■ ページ本文:

□ □ □ □ □

では、お父さんの財産は誰のものになるのかというと、お母さん・長男・長女の3人のものになります。つまり、必ずしも長男が相続できるとは限らないのです。
財産は相続人全員のものになるため、3人で話し合いをしなければなりません。そのため、どうしても長男に相続させたい財産があるのであれば、その意思を明確に残すために遺言書を書いてください、ということになります。遺言を書いておいて、「自社株は長男に相続させる」と明記しておけば、長男はその株を受け取ることができます。
ここで、贈与との違いは何でしょうか?贈与は「1対N」ではなく、「1対1」の関係なのです。つまり、お父さんと長男との関係になりますので、他の人が関わる余地がありません。一方、相続の場合は他の人が関わってくる余地があるため、遺言書を残しておく必要があるのです。
例えば、お父さんが遺言を残していて、その遺言書に「自社株は長男に相続させる」と書いてあったとします。この場合、長男はお父さんが亡くなった時に自社株をただでもらえることになりますが、贈与の時と同様、相続税を負担しなければなりません。
贈与税は年間110万円までが非課税でしたが、相続税の場合は、「3,000万円+(600万円×法定相続人の数)」の基礎控除があり、それを超えた分に対して課税されます。
要するに、どちらにしても税金を支払わなければならないということです。先に払うか、後で払うかという問題です。相続で渡せば相続税を払うし、生前に渡せば贈与税を払います。どちらにしても、タダで渡せば税金の問題が出てくるということをご理解いただきたいと思います。

□ □ □ □ □

データセットの項目:
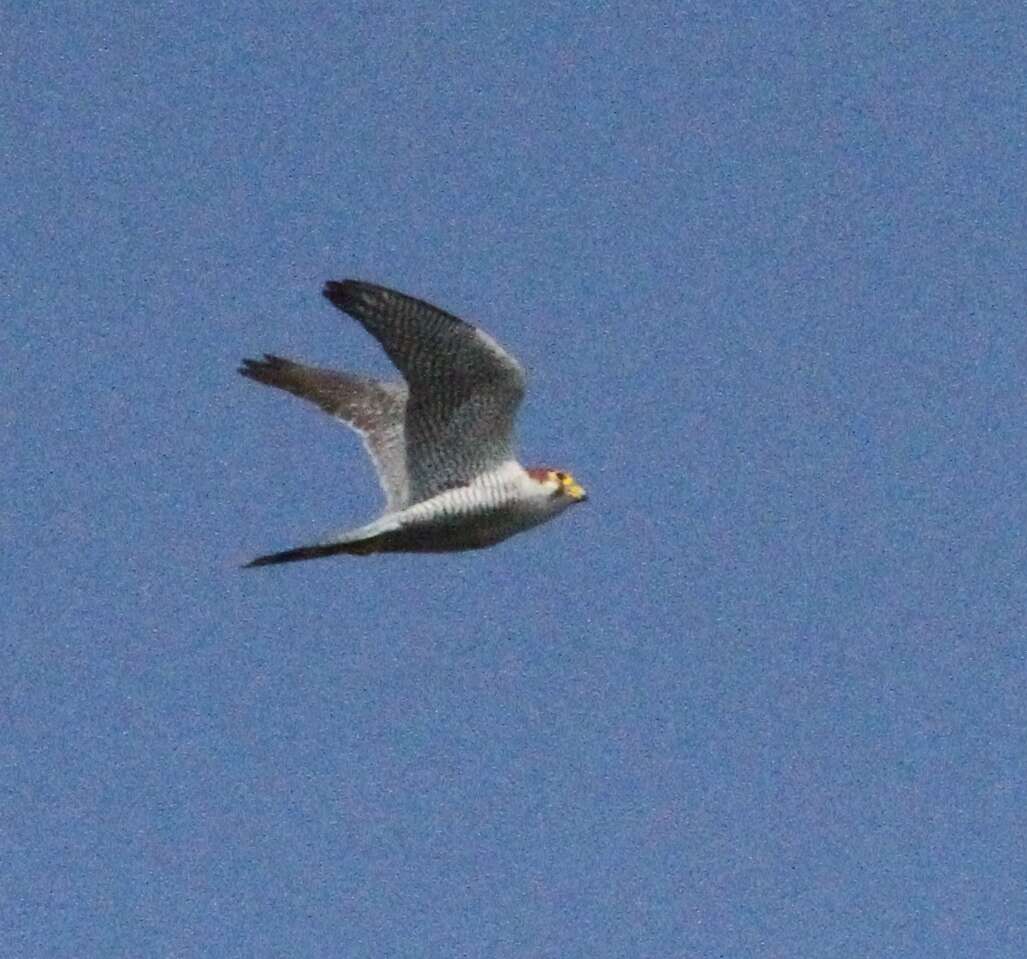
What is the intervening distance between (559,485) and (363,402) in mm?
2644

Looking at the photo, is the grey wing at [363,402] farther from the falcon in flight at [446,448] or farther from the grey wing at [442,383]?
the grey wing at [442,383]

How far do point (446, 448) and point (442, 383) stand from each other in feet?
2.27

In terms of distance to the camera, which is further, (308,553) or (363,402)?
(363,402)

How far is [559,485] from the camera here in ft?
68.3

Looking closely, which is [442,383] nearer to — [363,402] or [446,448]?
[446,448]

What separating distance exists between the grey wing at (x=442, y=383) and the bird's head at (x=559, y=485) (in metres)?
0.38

□ □ □ □ □

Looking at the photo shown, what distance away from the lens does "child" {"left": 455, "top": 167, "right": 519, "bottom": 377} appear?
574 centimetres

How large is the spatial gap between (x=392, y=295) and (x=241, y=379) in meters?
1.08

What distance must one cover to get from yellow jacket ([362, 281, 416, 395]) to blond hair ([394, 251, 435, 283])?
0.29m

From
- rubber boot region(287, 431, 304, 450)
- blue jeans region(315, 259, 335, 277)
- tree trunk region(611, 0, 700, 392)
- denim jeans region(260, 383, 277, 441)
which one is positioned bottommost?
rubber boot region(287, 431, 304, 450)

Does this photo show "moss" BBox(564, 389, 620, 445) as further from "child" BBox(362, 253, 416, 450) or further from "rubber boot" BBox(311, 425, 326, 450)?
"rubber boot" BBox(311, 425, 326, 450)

□ □ □ □ □

■ やること:
a. 相続と贈与に関する本文によると、長男に相続させたい財産がある場合、なぜ遺言書を書く必要があるのか。1〜3文で説明せよ。
b. 相続と贈与に関する本文を、最後の文の後から書き継げ。
これらの項目は別の出典から取ったものだ。

■ 課題別の出力:
a. 相続では財産が相続人全員のものになり、他の人が関わる余地があるため、相続人で話し合いをしなければならないからだ。1対1の関係である贈与と違い、相続ではその意思を明確に残す必要がある。遺言書に「自社株は長男に相続させる」と明記しておけば、長男はその株を受け取ることができる。

b.
税務署は、自社株の動きがあれば把握します。どこで把握しているのかと言いますと、法人税の申告書別表2と呼ばれるもので把握しています。これは、いわゆる株主名簿の代用物のようなものですが、内容に変動があると国税内部でアラームが鳴る仕組みになっているため、贈与または相続が起きていることがわかりす。このように税務署は自社株の動きを把握しているので、税金の問題が必ずついてくるということを認識しておいてください。
図1において、お父さんの財産のうち、①自社株②会社への貸付金③会社建物敷地の3つが会社に関係する個人財産です。会社にお金を貸していたら返してもらう必要がありますが、これを後継者以外が相続するわけにはいきません。また、会社の建物の敷地を社長であるお父さんが所有していて、その土地に会社が建物を建てていた場合、これも会社に紐づいている財産と言えます。
この3つの会社に関係する個人財産に関しては、後継者である長男が相続しなければいけません。長女など、後継者以外の相続人に渡すことは会社経営上よくありませんので、長男に相続するために遺言書を書いておいてくださいね、ということです。これを財産承継と呼んでいます。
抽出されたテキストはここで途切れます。